==== Given data

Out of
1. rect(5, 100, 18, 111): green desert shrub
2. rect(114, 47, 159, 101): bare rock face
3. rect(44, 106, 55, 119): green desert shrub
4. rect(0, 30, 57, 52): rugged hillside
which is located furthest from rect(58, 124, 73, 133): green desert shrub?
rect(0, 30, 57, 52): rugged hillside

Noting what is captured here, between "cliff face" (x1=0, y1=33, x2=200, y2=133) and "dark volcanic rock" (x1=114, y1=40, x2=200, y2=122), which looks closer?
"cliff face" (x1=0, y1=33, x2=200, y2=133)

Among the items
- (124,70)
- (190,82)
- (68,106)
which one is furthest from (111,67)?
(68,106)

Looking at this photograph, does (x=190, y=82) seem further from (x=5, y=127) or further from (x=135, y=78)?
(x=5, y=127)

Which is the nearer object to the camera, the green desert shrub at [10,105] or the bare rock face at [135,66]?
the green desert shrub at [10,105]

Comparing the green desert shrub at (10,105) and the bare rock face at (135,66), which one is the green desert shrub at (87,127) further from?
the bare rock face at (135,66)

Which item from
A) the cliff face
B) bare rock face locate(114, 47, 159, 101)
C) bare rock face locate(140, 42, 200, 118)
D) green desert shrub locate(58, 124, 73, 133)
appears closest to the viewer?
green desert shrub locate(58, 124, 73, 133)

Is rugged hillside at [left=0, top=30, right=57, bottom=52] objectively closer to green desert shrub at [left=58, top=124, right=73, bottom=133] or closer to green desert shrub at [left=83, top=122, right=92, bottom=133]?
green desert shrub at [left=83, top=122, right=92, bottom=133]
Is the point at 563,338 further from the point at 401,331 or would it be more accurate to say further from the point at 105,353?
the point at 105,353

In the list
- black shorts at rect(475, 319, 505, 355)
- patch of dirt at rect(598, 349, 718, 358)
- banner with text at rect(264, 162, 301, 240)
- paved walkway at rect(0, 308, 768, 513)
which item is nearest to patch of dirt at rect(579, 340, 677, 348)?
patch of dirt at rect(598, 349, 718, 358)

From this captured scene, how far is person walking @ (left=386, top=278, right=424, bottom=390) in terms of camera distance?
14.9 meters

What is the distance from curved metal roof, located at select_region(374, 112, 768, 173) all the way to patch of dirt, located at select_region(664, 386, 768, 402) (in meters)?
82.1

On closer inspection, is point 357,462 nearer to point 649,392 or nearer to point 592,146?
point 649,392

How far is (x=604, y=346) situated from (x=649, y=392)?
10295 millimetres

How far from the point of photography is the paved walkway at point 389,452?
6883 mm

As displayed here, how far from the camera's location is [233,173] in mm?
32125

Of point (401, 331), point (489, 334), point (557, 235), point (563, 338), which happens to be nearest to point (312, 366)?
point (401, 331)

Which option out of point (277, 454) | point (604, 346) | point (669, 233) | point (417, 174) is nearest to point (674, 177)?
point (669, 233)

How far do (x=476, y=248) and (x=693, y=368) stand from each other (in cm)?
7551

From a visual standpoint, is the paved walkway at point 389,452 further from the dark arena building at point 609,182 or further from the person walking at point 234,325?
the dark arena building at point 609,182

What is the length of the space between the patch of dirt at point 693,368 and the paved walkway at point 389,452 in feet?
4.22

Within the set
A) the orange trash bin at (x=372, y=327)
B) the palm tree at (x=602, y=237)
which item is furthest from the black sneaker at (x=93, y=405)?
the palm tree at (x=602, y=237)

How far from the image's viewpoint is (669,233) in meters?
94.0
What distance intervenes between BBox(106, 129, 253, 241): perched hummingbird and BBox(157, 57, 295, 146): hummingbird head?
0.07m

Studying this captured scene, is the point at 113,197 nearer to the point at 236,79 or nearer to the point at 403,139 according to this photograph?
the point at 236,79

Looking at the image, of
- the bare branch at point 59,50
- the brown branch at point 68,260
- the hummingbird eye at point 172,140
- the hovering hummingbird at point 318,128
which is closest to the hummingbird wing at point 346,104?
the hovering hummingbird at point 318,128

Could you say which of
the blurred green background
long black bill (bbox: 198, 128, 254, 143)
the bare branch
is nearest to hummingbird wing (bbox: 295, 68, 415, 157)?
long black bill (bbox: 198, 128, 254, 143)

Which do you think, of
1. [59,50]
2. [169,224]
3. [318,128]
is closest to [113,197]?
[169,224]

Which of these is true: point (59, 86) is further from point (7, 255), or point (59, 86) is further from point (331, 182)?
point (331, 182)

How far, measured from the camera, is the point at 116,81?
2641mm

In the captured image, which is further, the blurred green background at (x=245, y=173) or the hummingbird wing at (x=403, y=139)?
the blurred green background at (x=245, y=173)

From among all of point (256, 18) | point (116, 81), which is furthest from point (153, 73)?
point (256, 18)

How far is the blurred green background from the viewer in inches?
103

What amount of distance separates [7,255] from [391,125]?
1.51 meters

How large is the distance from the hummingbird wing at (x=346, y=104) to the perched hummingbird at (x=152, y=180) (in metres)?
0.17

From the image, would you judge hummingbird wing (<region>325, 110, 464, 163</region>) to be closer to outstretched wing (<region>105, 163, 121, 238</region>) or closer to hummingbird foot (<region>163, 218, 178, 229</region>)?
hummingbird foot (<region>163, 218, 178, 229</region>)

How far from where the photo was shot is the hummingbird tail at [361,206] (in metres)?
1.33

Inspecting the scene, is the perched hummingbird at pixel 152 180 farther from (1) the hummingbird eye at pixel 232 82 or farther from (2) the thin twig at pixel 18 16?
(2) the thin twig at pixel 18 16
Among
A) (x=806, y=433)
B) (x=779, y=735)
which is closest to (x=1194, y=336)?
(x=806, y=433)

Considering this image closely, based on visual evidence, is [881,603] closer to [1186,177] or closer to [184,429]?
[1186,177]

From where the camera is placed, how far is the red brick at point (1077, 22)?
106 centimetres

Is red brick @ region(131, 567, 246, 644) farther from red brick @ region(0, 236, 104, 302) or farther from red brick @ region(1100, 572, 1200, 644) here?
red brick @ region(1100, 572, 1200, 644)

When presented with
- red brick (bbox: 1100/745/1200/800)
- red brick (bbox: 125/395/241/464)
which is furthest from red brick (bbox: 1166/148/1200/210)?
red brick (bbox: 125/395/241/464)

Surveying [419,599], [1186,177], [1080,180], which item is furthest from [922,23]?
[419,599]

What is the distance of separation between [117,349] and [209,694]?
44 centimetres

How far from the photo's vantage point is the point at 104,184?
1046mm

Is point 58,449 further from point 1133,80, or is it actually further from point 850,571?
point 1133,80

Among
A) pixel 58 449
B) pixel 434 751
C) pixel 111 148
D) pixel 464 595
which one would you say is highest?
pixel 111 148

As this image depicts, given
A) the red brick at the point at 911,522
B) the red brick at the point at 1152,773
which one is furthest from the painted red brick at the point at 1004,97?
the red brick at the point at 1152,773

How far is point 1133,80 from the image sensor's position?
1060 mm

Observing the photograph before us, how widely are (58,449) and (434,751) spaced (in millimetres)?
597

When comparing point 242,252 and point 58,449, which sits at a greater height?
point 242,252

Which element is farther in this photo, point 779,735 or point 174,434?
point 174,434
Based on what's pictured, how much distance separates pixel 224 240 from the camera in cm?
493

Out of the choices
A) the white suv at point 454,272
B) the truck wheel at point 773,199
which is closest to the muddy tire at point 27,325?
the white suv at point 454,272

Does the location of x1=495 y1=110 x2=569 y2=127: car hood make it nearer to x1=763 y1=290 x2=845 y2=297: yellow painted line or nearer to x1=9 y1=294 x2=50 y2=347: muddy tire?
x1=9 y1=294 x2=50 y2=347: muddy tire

========

▶ **Your goal**: Copy out all of the material above word for word, keeping every line in its original order.

▶ **Solution to this exercise**:
Out of
1. rect(5, 100, 18, 111): green desert shrub
2. rect(114, 47, 159, 101): bare rock face
3. rect(44, 106, 55, 119): green desert shrub
4. rect(0, 30, 57, 52): rugged hillside
which is located furthest from rect(58, 124, 73, 133): green desert shrub?
rect(0, 30, 57, 52): rugged hillside

Noting what is captured here, between "cliff face" (x1=0, y1=33, x2=200, y2=133) and "dark volcanic rock" (x1=114, y1=40, x2=200, y2=122), which looks closer?
"cliff face" (x1=0, y1=33, x2=200, y2=133)

Among the items
- (124,70)
- (190,82)
- (68,106)
which one is furthest from (111,67)?
(68,106)

Looking at this photograph, does (x=190, y=82) seem further from (x=5, y=127) or further from (x=135, y=78)?
(x=5, y=127)

Which is the nearer object to the camera, the green desert shrub at [10,105] or the bare rock face at [135,66]?
the green desert shrub at [10,105]

Comparing the green desert shrub at (10,105) and the bare rock face at (135,66), which one is the green desert shrub at (87,127) further from?
the bare rock face at (135,66)

Which item from
A) the cliff face
B) bare rock face locate(114, 47, 159, 101)
C) bare rock face locate(140, 42, 200, 118)
D) green desert shrub locate(58, 124, 73, 133)
appears closest to the viewer?
green desert shrub locate(58, 124, 73, 133)

Is rugged hillside at [left=0, top=30, right=57, bottom=52] objectively closer to green desert shrub at [left=58, top=124, right=73, bottom=133] or closer to green desert shrub at [left=83, top=122, right=92, bottom=133]?
green desert shrub at [left=83, top=122, right=92, bottom=133]
Is the point at 563,338 further from the point at 401,331 or would it be more accurate to say further from the point at 105,353?
the point at 105,353

In the list
- black shorts at rect(475, 319, 505, 355)
- patch of dirt at rect(598, 349, 718, 358)
- banner with text at rect(264, 162, 301, 240)
- paved walkway at rect(0, 308, 768, 513)
which item is nearest to patch of dirt at rect(579, 340, 677, 348)?
patch of dirt at rect(598, 349, 718, 358)

From this captured scene, how far is person walking @ (left=386, top=278, right=424, bottom=390) in terms of camera distance?
14.9 meters

What is the distance from curved metal roof, located at select_region(374, 112, 768, 173) all the way to patch of dirt, located at select_region(664, 386, 768, 402) (in meters)?
82.1

On closer inspection, is point 357,462 nearer to point 649,392 or nearer to point 592,146?
point 649,392

How far is (x=604, y=346) situated from (x=649, y=392)?
10295 millimetres

How far from the point of photography is the paved walkway at point 389,452?
6883 mm

As displayed here, how far from the camera's location is [233,173] in mm?
32125

Of point (401, 331), point (489, 334), point (557, 235), point (563, 338), which happens to be nearest to point (312, 366)?
point (401, 331)

Which option out of point (277, 454) | point (604, 346) | point (669, 233) | point (417, 174) is nearest to point (674, 177)?
point (669, 233)

How far do (x=476, y=248) and (x=693, y=368) stand from each other (in cm)?
7551

From a visual standpoint, is the paved walkway at point 389,452 further from the dark arena building at point 609,182 or further from the person walking at point 234,325?
the dark arena building at point 609,182

What is the length of the space between the patch of dirt at point 693,368 and the paved walkway at point 389,452 in feet?
4.22

Within the set
A) the orange trash bin at (x=372, y=327)
B) the palm tree at (x=602, y=237)
which item is furthest from the black sneaker at (x=93, y=405)?
the palm tree at (x=602, y=237)

How far from the image's viewpoint is (669,233) in meters?
94.0
What distance intervenes between BBox(106, 129, 253, 241): perched hummingbird and BBox(157, 57, 295, 146): hummingbird head?
0.07m

Studying this captured scene, is the point at 113,197 nearer to the point at 236,79 or nearer to the point at 403,139 according to this photograph?
the point at 236,79

Looking at the image, of
- the bare branch at point 59,50
- the brown branch at point 68,260
- the hummingbird eye at point 172,140
- the hovering hummingbird at point 318,128
which is closest to the hummingbird wing at point 346,104?
the hovering hummingbird at point 318,128

Could you say which of
the blurred green background
long black bill (bbox: 198, 128, 254, 143)
the bare branch
is nearest to hummingbird wing (bbox: 295, 68, 415, 157)?
long black bill (bbox: 198, 128, 254, 143)

Which do you think, of
1. [59,50]
2. [169,224]
3. [318,128]
is closest to [113,197]?
[169,224]

Which of these is true: point (59, 86) is further from point (7, 255), or point (59, 86) is further from point (331, 182)?
point (331, 182)

How far, measured from the camera, is the point at 116,81?
2641mm

In the captured image, which is further, the blurred green background at (x=245, y=173) or the hummingbird wing at (x=403, y=139)?
the blurred green background at (x=245, y=173)

From among all of point (256, 18) | point (116, 81), which is furthest from point (153, 73)?
point (256, 18)

How far is the blurred green background from the viewer in inches?
103

What amount of distance separates [7,255] from [391,125]?
1.51 meters

How large is the distance from the hummingbird wing at (x=346, y=104) to the perched hummingbird at (x=152, y=180) (in metres)?
0.17

From the image, would you judge hummingbird wing (<region>325, 110, 464, 163</region>) to be closer to outstretched wing (<region>105, 163, 121, 238</region>) or closer to hummingbird foot (<region>163, 218, 178, 229</region>)?
hummingbird foot (<region>163, 218, 178, 229</region>)

How far from where the photo was shot is the hummingbird tail at [361,206] (in metres)?
1.33

Inspecting the scene, is the perched hummingbird at pixel 152 180 farther from (1) the hummingbird eye at pixel 232 82 or farther from (2) the thin twig at pixel 18 16?
(2) the thin twig at pixel 18 16
Among
A) (x=806, y=433)
B) (x=779, y=735)
which is closest to (x=1194, y=336)?
(x=806, y=433)

Considering this image closely, based on visual evidence, is [881,603] closer to [1186,177] or closer to [184,429]?
[1186,177]

From where the camera is placed, how far is the red brick at point (1077, 22)?
106 centimetres

Is red brick @ region(131, 567, 246, 644) farther from red brick @ region(0, 236, 104, 302) or farther from red brick @ region(1100, 572, 1200, 644) here?
red brick @ region(1100, 572, 1200, 644)

When presented with
- red brick (bbox: 1100/745/1200/800)
- red brick (bbox: 125/395/241/464)
which is furthest from red brick (bbox: 1166/148/1200/210)?
red brick (bbox: 125/395/241/464)

Surveying [419,599], [1186,177], [1080,180], which item is furthest from [922,23]?
[419,599]

What is the distance of separation between [117,349] and [209,694]?
44 centimetres

How far from the photo's vantage point is the point at 104,184?
1046mm

Is point 58,449 further from point 1133,80, or is it actually further from point 850,571?
point 1133,80

Among
A) pixel 58 449
B) pixel 434 751
C) pixel 111 148
D) pixel 464 595
which one would you say is highest?
pixel 111 148

As this image depicts, given
A) the red brick at the point at 911,522
B) the red brick at the point at 1152,773
which one is furthest from the painted red brick at the point at 1004,97?
the red brick at the point at 1152,773

How far is point 1133,80 from the image sensor's position?
1060 mm

Observing the photograph before us, how widely are (58,449) and (434,751) spaced (in millimetres)?
597

When comparing point 242,252 and point 58,449, which sits at a greater height?
point 242,252

Which element is farther in this photo, point 779,735 or point 174,434?
point 174,434
Based on what's pictured, how much distance separates pixel 224 240 from the camera in cm?
493

Out of the choices
A) the white suv at point 454,272
B) the truck wheel at point 773,199
which is closest to the muddy tire at point 27,325?
the white suv at point 454,272

Does the location of x1=495 y1=110 x2=569 y2=127: car hood make it nearer to x1=763 y1=290 x2=845 y2=297: yellow painted line or nearer to x1=9 y1=294 x2=50 y2=347: muddy tire?
x1=9 y1=294 x2=50 y2=347: muddy tire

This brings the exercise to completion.